Monday 21 October 2013

Old Witches.

Old Witches.


In my window right now is an old style but beautiful witch. I was given her as a gift (it puzzled me as I do not collect them). As October dawned I hung her in my front window facing out. Yet as I sat here meditating and doing my daily practice I looked up and saw her smiling at me. As soon as I got her I named her Dorothy, or Dot, after Gerald Gardener's teacher Dorothy Chutterbuck. Now as she came from Pendle maybe Alice might have been more fitting but Dot she became. I have had her a few years and I didn't really know what to "do" with her. She is pretty enough, but she never really was mine somehow. I don't know why but the gift felt weird and she irritated me rather than bringing me a sense of gratitude. I can not really say why particularly. She isn't old but she is I suppose older. She isn't ugly but she isn't classically beautiful.

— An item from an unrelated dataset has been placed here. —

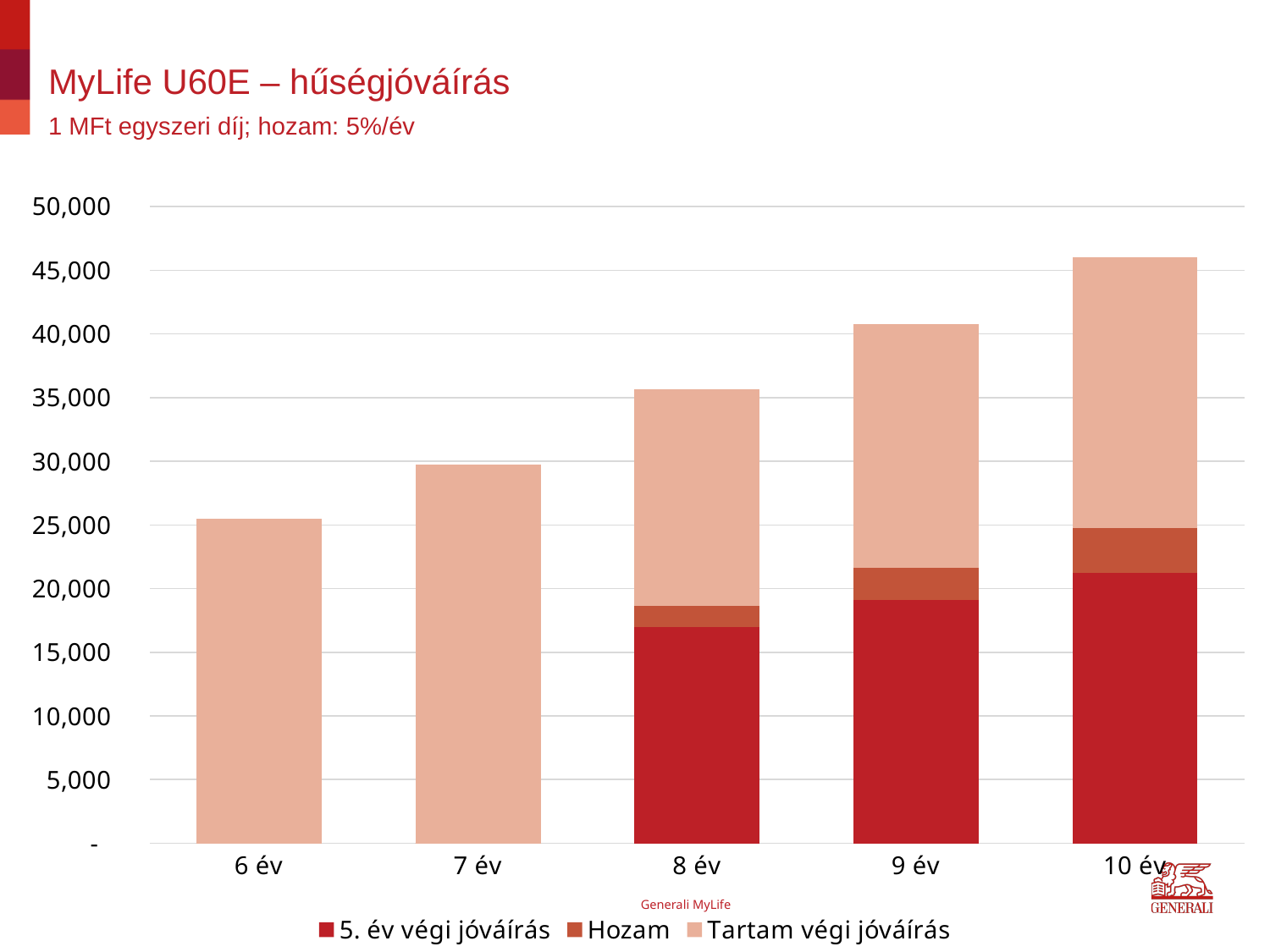
Which category has the highest total bar? 10 év Do the total bar heights rise or fall from 6 év to 10 év? Rise What kind of chart is shown on the slide? Stacked bar chart Is the '5. év végi jóváírás' value for 10 év greater or less than 20,000? greater Which category has the lowest total bar? 6 év Which is larger, the total bar for 7 év or the total bar for 9 év? 9 év Is the total value for 10 év greater or less than 45,000? greater How many categories are shown on the x axis? 5 What is the title of the chart slide? MyLife U60E – hűségjóváírás Is the total value for 8 év greater or less than 40,000? less How many series does the legend list? 3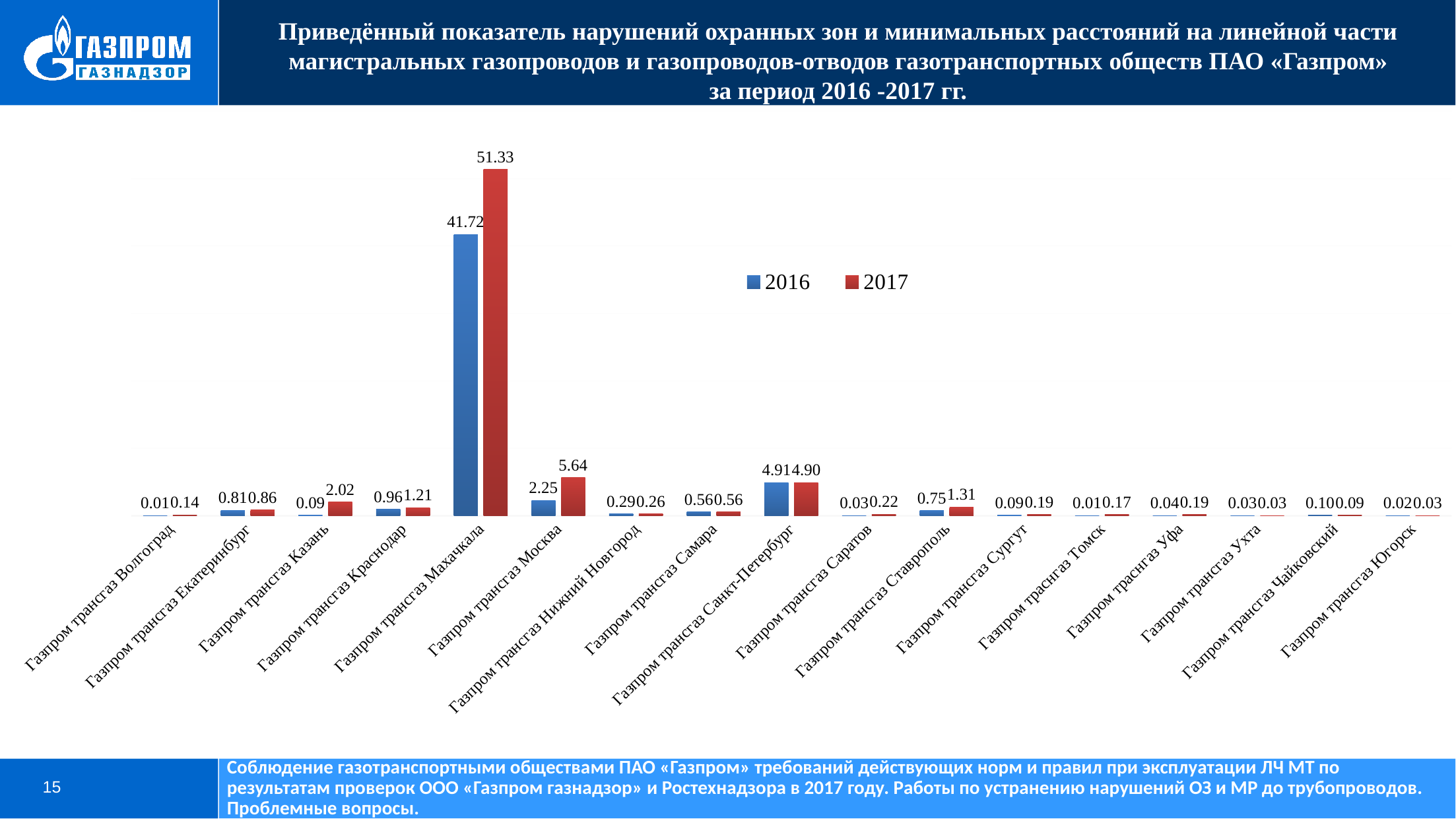
What is the 2016 value for Газпром трансгаз Москва? 2.25 How many series does the legend list? 2 What is the 2016 value for Газпром трансгаз Санкт-Петербург? 4.91 What is the difference between the 2017 and 2016 values for Газпром трансгаз Махачкала? 9.61 What is the 2017 value for Газпром трансгаз Казань? 2.02 Which is larger: the 2017 value for Газпром трансгаз Москва or the 2017 value for Газпром трансгаз Санкт-Петербург? Газпром трансгаз Москва What is the 2017 value for Газпром трансгаз Махачкала? 51.33 What is the difference between the 2017 and 2016 values for Газпром трансгаз Москва? 3.39 Which is larger for Газпром трансгаз Ставрополь: the 2016 value or the 2017 value? 2017 Which company has the highest 2017 value? Газпром трансгаз Махачкала How many companies are shown on the x axis of the chart? 17 What type of chart is shown on the slide? Bar chart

She looks a bit like a Mother-in-law, somewhere between 45 and 55 and at just 30, I was a bit insulted I think. 
"Saw this and thought of you.."

I know if came from a place of over simple logic and from what I gather was an expensive gift. Had it been a hippo or and elephant I might have had the same feeling, though I might have taken it better. Yet here she still is smiling at me gently. As though to say 
"I was 34 once too, it isn't so bad you know."

She probably was and was probably better looking than I am too.
I like my "mother" space, emotionally, spiritually, I am unsure I want to leave it behind.
Yet the time to come will be for myself as well as for others. I am growing into myself, not out of myself.

I have meet a few very old witches, in pastel knits and matching pearls and they are fabulous. Kind and wise and knowing, still dancing the spiral, still drinking too much sherry. I don't know why the old witch bothers me but she does.